──────── Texte à lire ────────

L’apprentissage profond est-il inévitablement synonyme de « boîtes noires »? On reproche souvent à ces méthodes leur absence de transparence résultant en des modèles inintelligibles. C’est un problème qui se pose tout particulièrement en physique, domaine dans lequel on cherche à modéliser les lois régissant notre Univers sous la forme d’équations compréhensibles et non pas de réseaux de neurones opaques constitués de millions de nombres.
Wassim Tenachi et Rodrigo Ibata, deux chercheurs en astrophysique à l’Observatoire Astronomique de Strasbourg, ainsi que Foivos Diakogiannis leur collaborateur du CSIRO (Organisation fédérale pour la recherche scientifique et industrielle en Australie) se sont attaqués à ce problème en créant un algorithme d’intelligence artificielle produisant des modèles physiques analytiques à partir de données scientifiques brutes. Leurs travaux sont parus le 11/12/2023 dans la revue américaine The Astrophysical Journal.
Manipuler des symboles mathématiques même élémentaires tels que l’addition ou la division peut s’avérer un défi complexe pour les réseaux de neurones. Toutefois, grâce aux progrès réalisés dans les techniques d’intelligence artificielle liées au traitement du langage et en s’appuyant sur les approches utilisées en calcul symbolique, il est désormais possible de créer des réseaux de neurones générant des équations.

────────

Poursuivez le texte sur l’intelligence artificielle qui produit des équations physiques, en reprenant après sa dernière phrase.

──────── Données ci-dessous ────────

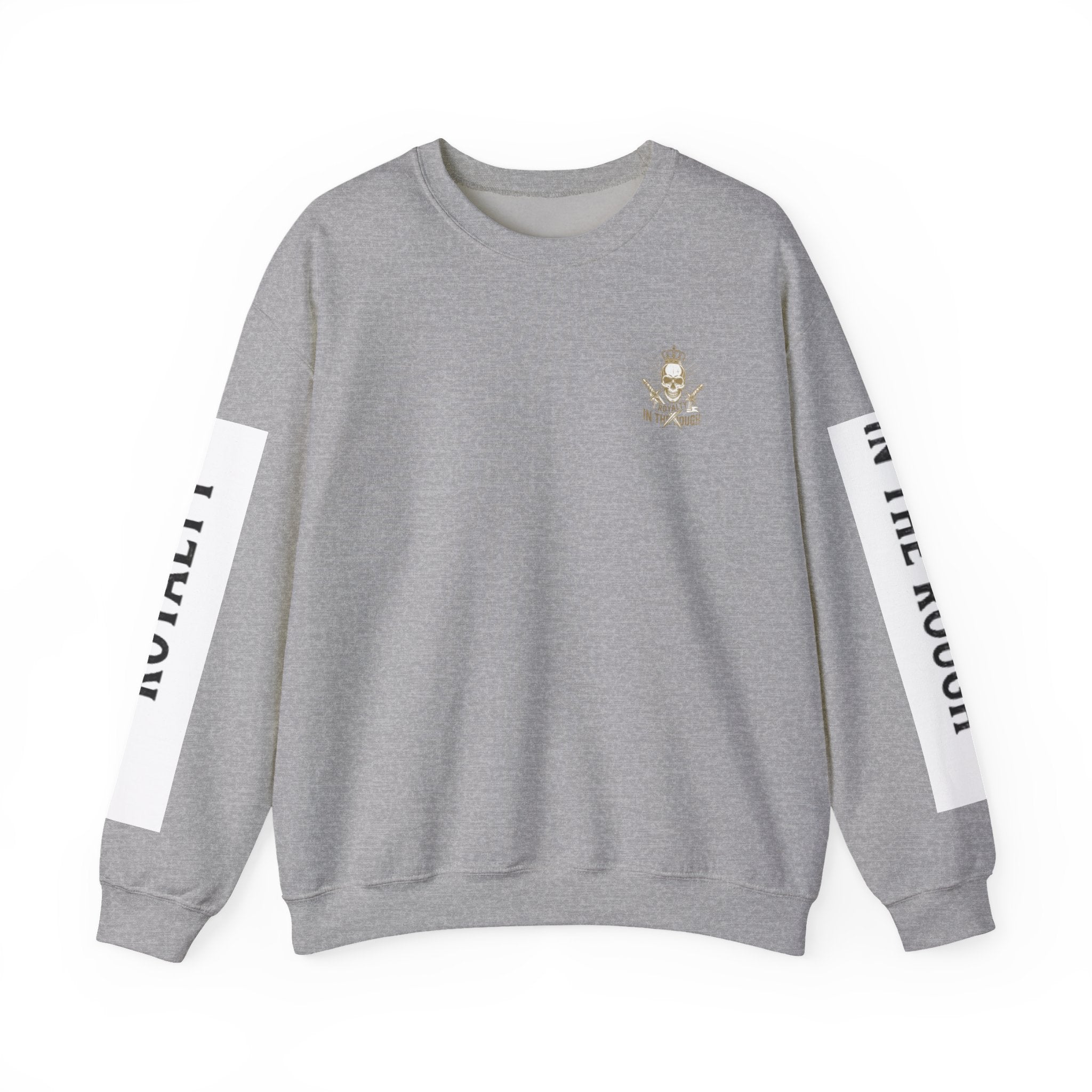 Minimal Crest Crewneck Sweatshirt — 'Be Kind' Embroidered Chest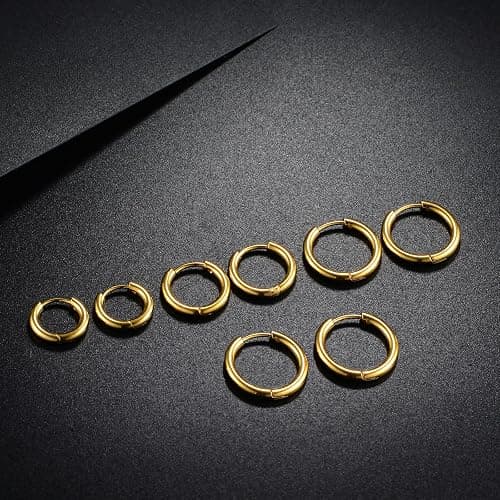 316L Surgical Stainless Steel Huggie Hoop Earrings 6mm 8mm 10mm 11mm 12mm 14mm Hypoallergenic Earrings Hoop Cartilage Helix Lobes Hinged Sleeper Earrings For Men Women thumbnail 5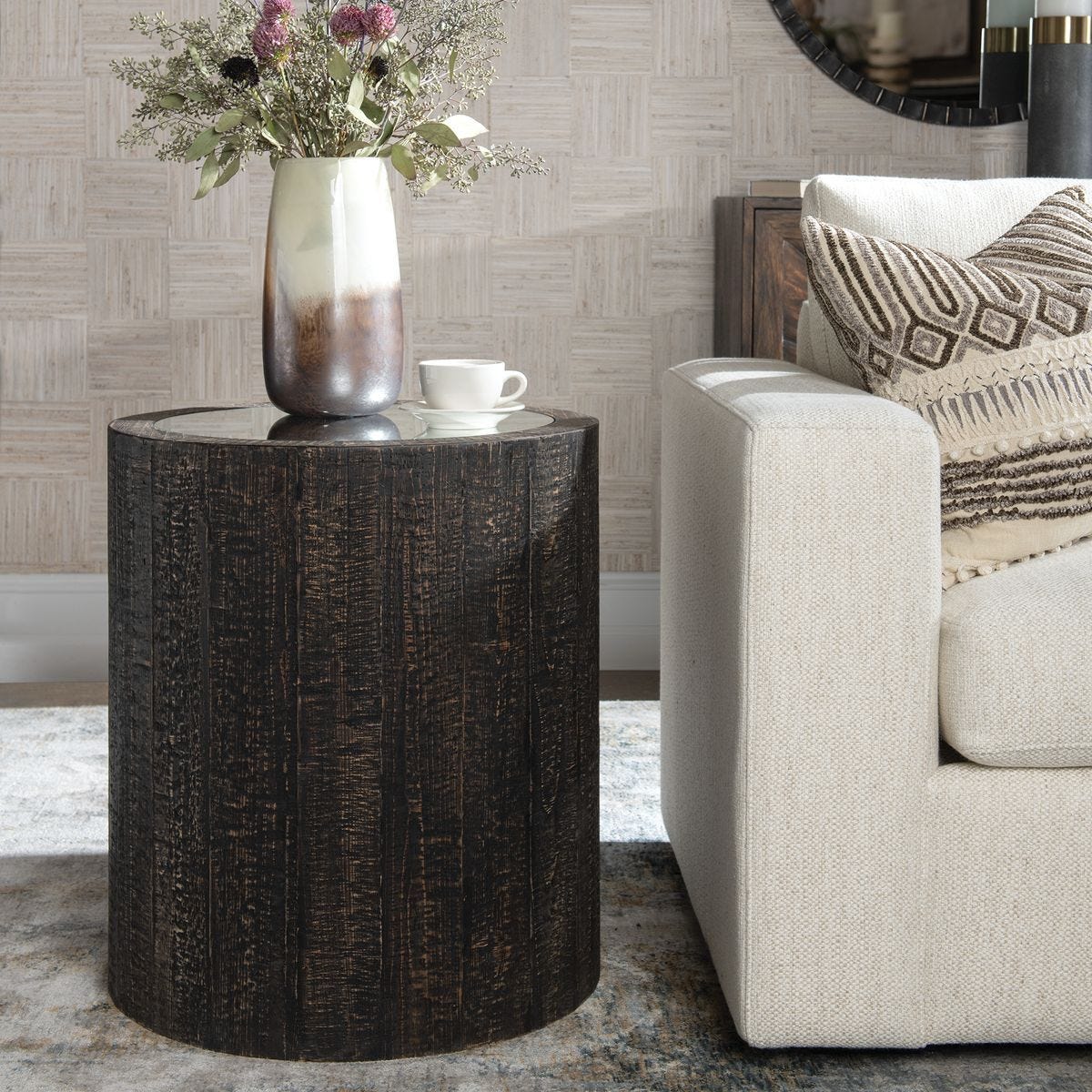 Sequoia Accent Table - small accent table with storage for a clutter-free space | Image 1 | InSTYLE Home & Rugs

────────

**Votre réponse:**
Néanmoins, la quête de l’équation idéale modélisant parfaitement un jeu de données en ayant la liberté conjuguer pléthore de symboles mathématiques peut rapidement devenir un enfer combinatoire. Comme on vous l’a peut être répété mainte fois à l’école, en physique on ne peut pas “additionner des patates et des carottes”, par exemple on ne peut pas additionner une longueur et une vitesse car cela n’a pas de sens physiquement. Ces règles dites d’analyse dimensionnelle interdisent certaines combinaisons de symboles mathématiques lors de l’écriture d’une équation physique et permettent de grandement réduire l’espace combinatoire.
La méthode d’intelligence artificielle baptisée “PhySO” acronyme d’Optimisation Symbolique Physique conçue par ces chercheurs strasbourgeois et leur collaborateur australien élabore des milliers d’équations par seconde et apprend de façon autonome à formuler des équations de qualité croissante par essai erreur tout en capitalisant sur ces règles d’analyse dimensionnelle .
Cette étude à eu l’effet d’une bombe sur twitter devenant rapidement l’article scientifique le plus discuté de la semaine sur le réseau social et allant jusqu’à être partagé par le Professeur Yann Lecun, le scientifique français souvent considéré comme le père de l’intelligence artificielle moderne, et dirigeant du département d’intelligence artificielle chez Meta (ex Facebook).
Ce type d’approche pose de nombreuses questions concernant la place de l’humain dans le processus scientifique.
« L’objectif n’est pas de remplacer le physicien mais simplement de nous équiper d’un outil puissant permettant de sonder l’espace des équations répondant empiriquement à des contraintes expérimentales ou observationnelles. » souligne Wassim Tenachi, premier auteur de l’article.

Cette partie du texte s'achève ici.